Cafferty File: Why are frequent churchgoers more likely to support torture?
From the Cafferty File:
As the debate about torture rages on in Washington — with calls for investigations of the Bush administration — here’s a perhaps surprising nugget about how Americans view torture of suspected terrorists.
Turns out the more often people go to church, the more likely they are to support torture — that’s according to a new survey by the Pew Forum on Religion and Public Life.
The poll finds that of more than half of Americans who attend church services at least once a week, 54 percent say the use of torture is often or sometimes justified.
Only 42 percent of people who seldom or never go to church agree…
Evangelical Protestants are the religious group most likely to agree; while people unaffiliated with any religious group are least likely to support torture.
Of course evangelicals were a major voting bloc courted by President Bush both times he ran for office; and former Bush officials continue to speak out now about how the harsh techniques yielded critical information that helped keep this country safe. But it’s ironic that the faithful are more supportive of torture, isn’t it?
Overall, Pew found 49 percent of Americans say torture is at least “sometimes” justified; while 47 percent say it rarely or never is. Republicans are more likely to support the actions than Democrats; while a majority of Independents believe that torture is sometimes justified.

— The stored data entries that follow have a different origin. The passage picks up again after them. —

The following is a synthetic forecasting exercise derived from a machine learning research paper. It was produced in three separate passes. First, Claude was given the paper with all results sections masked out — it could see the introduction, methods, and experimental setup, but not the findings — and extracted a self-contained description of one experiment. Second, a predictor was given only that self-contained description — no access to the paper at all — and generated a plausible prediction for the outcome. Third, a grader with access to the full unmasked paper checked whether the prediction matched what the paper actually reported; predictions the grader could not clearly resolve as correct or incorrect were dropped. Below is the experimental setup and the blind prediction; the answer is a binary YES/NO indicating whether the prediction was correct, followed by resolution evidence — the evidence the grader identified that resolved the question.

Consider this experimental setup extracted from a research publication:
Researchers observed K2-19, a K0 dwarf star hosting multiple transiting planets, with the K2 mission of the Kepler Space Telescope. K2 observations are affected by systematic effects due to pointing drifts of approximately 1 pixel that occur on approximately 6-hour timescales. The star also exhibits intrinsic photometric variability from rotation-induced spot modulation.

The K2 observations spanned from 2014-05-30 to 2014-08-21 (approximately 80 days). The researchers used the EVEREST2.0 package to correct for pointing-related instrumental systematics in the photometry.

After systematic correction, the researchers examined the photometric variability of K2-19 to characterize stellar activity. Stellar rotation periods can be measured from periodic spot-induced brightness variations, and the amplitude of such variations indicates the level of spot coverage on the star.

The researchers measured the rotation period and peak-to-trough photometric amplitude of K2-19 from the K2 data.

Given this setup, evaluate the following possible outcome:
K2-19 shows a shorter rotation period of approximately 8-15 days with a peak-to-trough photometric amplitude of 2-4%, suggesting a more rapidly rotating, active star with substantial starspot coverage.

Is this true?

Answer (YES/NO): NO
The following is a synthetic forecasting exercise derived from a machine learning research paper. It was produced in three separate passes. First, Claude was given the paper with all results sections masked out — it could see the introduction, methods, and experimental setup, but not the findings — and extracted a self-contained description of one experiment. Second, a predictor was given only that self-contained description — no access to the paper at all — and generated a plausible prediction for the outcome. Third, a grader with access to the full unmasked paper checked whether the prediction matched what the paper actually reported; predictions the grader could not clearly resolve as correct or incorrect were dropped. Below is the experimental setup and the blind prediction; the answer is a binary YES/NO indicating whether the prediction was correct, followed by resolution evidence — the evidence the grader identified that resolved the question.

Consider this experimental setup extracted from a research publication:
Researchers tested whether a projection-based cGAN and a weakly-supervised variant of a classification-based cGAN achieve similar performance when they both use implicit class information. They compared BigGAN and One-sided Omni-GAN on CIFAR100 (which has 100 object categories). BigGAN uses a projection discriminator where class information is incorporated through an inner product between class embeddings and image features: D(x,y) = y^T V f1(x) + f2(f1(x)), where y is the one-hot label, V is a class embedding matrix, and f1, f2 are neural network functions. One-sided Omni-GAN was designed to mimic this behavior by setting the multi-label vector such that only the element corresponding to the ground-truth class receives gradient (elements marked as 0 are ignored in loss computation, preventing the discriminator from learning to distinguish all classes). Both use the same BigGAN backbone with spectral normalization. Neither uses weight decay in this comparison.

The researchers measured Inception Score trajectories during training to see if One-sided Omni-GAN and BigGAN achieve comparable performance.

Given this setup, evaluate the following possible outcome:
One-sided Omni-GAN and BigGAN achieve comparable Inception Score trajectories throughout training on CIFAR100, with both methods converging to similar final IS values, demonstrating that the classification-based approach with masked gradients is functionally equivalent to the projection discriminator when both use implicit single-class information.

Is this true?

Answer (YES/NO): YES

Here’s my question to you: Why is it that the more often Americans go to church, the more likely they are to support torture of suspected terrorists?
Alex from Florida writes:
This should be a wake-up call to pastors. They need to teach their congregations that supporting a conservative ticket based on some values like marriage and/or abortion does not mean that you have to support the parts of that platform that don’t jive with those values. They need to address the paradox and say, “You can’t be pro-life and at the same time be pro-death penalty, pro-guns, and pro-torture.”
Boots writes:
Hi, Jack. I’m not sure that the ‘faithful’ finding torture acceptable should surprise us. Isn’t that what Islamic fundamentalists do? All radicalized forms of thinking lack innate tolerance — that’s what radicalism does, whether it’s based on religion, politics, culture, money or anything else. That’s what I think we should be considering here.
Charles writes:
I am an Evangelical Protestant and I absolutely abhor torture, Bush and all he stood for. I can only hope that the poll which was the basis of this accusation was somehow flawed.
Ralph from Orange Park, Florida writes:
Frequent churchgoers are more likely to be self-righteous, intolerant and ready to demonize others, all of which makes it easier for them to justify torture.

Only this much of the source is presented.